This week, the EURUSD pair will be pulled in opposite directions as two heavyweight policymakers take center stage: the American Federal Reserve (Fed) and the European Central Bank (ECB). Their back-to-back meetings could set the tone for the next phase of the rally.
First up is the US regulator. No fireworks are expected at its April 29 meeting—the market is convinced the key rate will stay at 3.75%. But don't let the surface calm fool you. The March Fed minutes, released in early April, showed that inflation risks tied to Middle East instability are starting to worry officials. Still, the consensus view leaves the door open for cautious easing later in 2026, provided that the Consumer Price Index (CPI) behaves and drifts toward 2%.

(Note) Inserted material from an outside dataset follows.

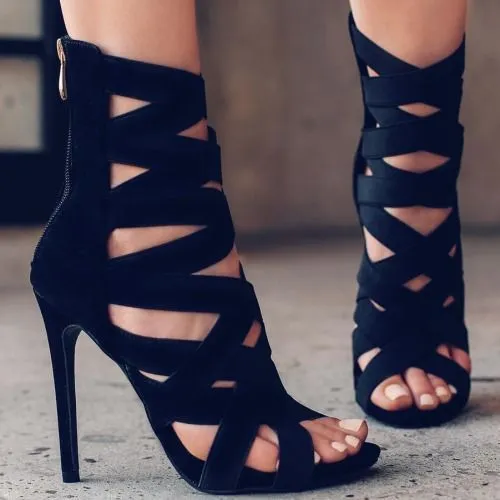 New hollow high heel sandals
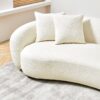 Modern Curved Sofa Mid-Century Comfy Half Moon Teddy Fabric Couch, 101" Upholstered With 4 Throw Pillows For Living Room - White - Image 5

Across the Atlantic, the ECB story is different—but just as important. Analysts and macroeconomists see no move on April 30, with the key rate standing at 2%. Financial markets have already started factoring in two 25-basis-point hikes this year, driven by rising oil prices. Even the International Monetary Fund (IMF) is turning up the heat for the central bank, recommending that it tighten by about 0.5% over the next few months.
So, what does that mean for EURUSD? The interest rate differential could narrow in favor of the euro—a potential tailwind for the pair. In the medium term, this could set the stage for a possible run toward 1.18000. Central banks hold the pen, and the market is waiting for the script.
The ultimate recommendation is to buy EURUSD at the current price, targeting 1.18000 within one month. To manage downside risk, place a Stop Loss order just below support, at 1.17000.
This content is for informational purposes only and is not intended to be investing advice.